**WORK INSTRUCTIONS**. According to the Klaviyo glossary import guide, is it currently possible to export a glossary as a CSV?

**SELECTED PASSAGE**.
You must have a paid Klaviyo account and Smart Translations enabled to use this feature.

Import an existing glossary

Klaviyo's Smart Translation feature uses a glossary to control how specific terms are translated — brand names, product names, slogans, or technical terms that need a consistent translation across every campaign.

If you already maintain a glossary in another translation system (DeepL, Lokalise, Phrase, an internal spreadsheet), you can import it directly into Klaviyo as a CSV instead of recreating each entry by hand.

When to use CSV import

CSV import is useful when you want to:

  • Bring an existing glossary into Klaviyo from a TMS (Translation Management System) like DeepL, Lokalise, Phrase, or memoQ.
  • Add a large batch of terms at once (dozens or hundreds), rather than typing each one in the UI.
  • Migrate a glossary maintained in a shared spreadsheet to a single source of truth in Klaviyo.

For just a handful of terms, adding them manually one-by-one in the glossary panel is usually faster.

Import is one-way. You upload terms into Klaviyo, but there is no CSV export at this time. Keep a copy of your source file if you need a backup.

Prepare your CSV file

File format

- Encoding: UTF-8
- File type: .csv
- Delimiter: comma (,)
- Header row: required (see below)

**DATA**.

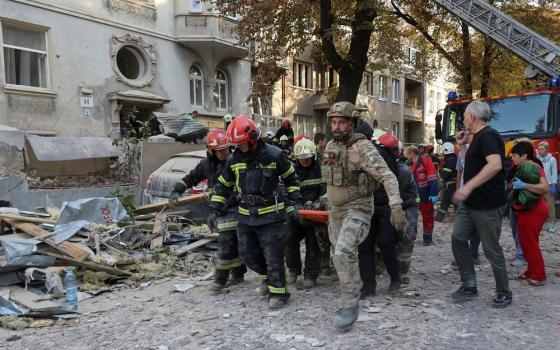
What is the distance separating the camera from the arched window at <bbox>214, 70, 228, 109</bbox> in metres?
20.5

**RESULT**. No. Import is one-way, and there is no CSV export at this time.